We were given a refreshing lemon juice welcome drink upon arrival at the kitchen garden where we met our host, Puspa, who is very passionate about cooking and her culture. The kitchen is situated in an outdoor garden setting and all the fresh local ingredients were presented nicely on the counter ready for us to cook. Puspa briefly talked about the 9 recipes we were going to cook and provided substitutions for those with special dietary requirements.
The cooking was a hands-on experience shared with a partner and guided by Puspa and her family. The teaching aspect was carried out at a good pace and we learnt a lot about the Indonesian and Balinese culture, cuisine and cooking methods. The new food knowledge we gained definitely helped us with trying the local food for the rest of our trip.

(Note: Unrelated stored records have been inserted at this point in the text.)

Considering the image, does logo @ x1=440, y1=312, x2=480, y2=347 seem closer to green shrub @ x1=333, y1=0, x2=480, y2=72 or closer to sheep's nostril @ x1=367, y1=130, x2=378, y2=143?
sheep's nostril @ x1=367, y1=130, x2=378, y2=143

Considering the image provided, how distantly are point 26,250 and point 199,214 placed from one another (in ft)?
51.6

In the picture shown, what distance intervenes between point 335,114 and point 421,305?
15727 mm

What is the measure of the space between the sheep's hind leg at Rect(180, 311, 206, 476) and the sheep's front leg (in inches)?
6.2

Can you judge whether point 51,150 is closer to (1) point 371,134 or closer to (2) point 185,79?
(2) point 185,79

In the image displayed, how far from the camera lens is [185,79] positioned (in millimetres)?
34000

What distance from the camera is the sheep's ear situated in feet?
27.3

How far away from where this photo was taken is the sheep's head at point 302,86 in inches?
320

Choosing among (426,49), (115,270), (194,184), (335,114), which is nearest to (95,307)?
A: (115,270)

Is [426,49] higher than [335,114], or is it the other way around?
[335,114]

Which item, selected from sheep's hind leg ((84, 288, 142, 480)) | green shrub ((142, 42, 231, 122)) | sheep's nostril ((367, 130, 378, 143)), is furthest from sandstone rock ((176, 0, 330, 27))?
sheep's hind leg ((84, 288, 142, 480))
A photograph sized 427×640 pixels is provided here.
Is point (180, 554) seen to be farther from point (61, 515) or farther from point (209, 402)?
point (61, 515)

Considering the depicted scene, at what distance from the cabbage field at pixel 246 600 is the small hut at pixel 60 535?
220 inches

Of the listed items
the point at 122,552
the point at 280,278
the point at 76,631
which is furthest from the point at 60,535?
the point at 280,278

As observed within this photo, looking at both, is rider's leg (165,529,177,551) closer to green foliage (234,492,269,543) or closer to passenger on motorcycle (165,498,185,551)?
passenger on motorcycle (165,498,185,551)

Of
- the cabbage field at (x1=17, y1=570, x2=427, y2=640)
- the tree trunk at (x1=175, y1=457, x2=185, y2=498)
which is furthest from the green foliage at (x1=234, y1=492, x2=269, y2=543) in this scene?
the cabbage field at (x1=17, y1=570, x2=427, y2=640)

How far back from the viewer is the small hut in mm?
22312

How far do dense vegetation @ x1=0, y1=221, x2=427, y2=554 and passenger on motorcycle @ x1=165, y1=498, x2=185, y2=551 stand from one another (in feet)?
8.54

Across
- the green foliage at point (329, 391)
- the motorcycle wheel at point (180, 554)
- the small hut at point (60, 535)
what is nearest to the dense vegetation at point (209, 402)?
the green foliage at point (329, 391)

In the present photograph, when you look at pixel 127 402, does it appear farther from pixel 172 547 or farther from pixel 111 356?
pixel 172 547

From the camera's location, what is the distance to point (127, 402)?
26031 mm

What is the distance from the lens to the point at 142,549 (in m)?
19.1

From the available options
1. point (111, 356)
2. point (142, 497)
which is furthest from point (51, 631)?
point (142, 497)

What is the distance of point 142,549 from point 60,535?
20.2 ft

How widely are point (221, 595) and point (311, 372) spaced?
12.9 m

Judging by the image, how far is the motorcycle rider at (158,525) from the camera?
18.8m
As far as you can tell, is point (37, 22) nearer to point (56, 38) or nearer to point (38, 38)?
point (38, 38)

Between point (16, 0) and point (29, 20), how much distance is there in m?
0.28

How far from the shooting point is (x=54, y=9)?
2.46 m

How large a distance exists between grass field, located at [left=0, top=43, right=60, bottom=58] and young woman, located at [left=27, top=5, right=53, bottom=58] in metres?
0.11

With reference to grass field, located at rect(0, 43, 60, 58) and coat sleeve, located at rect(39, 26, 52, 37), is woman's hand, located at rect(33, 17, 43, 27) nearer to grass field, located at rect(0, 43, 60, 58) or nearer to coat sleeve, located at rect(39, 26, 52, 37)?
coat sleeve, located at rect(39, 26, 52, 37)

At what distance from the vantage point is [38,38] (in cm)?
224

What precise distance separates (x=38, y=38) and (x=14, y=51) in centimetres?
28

Each of the 9 recipes cooked by all participants of the class was served in a large dish and presented on the counter like a buffet style. The food was of course delicious and very filling!

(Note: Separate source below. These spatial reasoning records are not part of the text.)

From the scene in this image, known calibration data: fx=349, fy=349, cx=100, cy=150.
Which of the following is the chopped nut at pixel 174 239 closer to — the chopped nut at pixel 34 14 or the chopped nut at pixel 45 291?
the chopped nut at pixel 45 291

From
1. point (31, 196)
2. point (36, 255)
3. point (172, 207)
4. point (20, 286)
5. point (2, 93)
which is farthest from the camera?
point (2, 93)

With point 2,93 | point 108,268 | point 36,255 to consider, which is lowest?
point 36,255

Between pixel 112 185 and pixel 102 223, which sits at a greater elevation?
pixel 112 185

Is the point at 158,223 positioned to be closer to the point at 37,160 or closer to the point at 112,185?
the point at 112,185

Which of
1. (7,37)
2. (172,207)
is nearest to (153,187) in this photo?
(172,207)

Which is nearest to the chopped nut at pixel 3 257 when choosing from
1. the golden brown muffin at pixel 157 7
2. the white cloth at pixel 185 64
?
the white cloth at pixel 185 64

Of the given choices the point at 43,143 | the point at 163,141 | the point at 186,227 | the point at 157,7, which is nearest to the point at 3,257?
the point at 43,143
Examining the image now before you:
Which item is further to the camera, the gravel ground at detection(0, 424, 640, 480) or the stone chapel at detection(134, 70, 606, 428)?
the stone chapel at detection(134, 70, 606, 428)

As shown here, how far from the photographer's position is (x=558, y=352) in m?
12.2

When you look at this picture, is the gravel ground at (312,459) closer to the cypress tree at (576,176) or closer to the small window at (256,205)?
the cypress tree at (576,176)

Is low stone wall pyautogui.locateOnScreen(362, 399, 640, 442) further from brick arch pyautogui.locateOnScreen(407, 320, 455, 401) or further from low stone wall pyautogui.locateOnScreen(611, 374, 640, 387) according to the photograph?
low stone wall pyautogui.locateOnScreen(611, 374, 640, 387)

The best way to freshen up after being out in the hot Bali weather is by having a swim. Amora Ubud Villas had a communal pool that is surrounded by greenery making it feel more relaxing than it already is. It was the perfect way to freshen up and recharge with a cup of Balinese coffee.
As the sun started to set, we made our way into town by taking the Campuhan Ridge Walk, and it was the perfect lighting and timing to capture beautiful photos and moments of one of Ubud’s stunning natural sceneries.
We dropped by No Mas for a drink before dinner. We sat upstairs and first impressions were friendly service, cool interior design and great ambience. The cocktails didn’t disappoint either!
Our cooking class experience inspired us to try some local balinese cuisine for dinner and we stumbled across Warung Biahbiah. This local restaurant seemed to be quite popular for delicious local food at very reasonable prices. The menu offers some Indonesian classics and lot’s of small dishes too. We had Mi Goreng (Fried noodles with an egg on top), Nasi Goreng (Fried rice), chicken satay and a large Bintang to share.
For dinner we stumbled across Warung Biahbiah. This local restaurant seemed to be quite popular for delicious local food at very reasonable prices. The menu offers some Indonesian classics and lot’s of small dishes too. We had Mi Goreng (Fried noodles with an egg on top), Nasi Goreng (Fried rice), chicken satay and a large Bintang to share.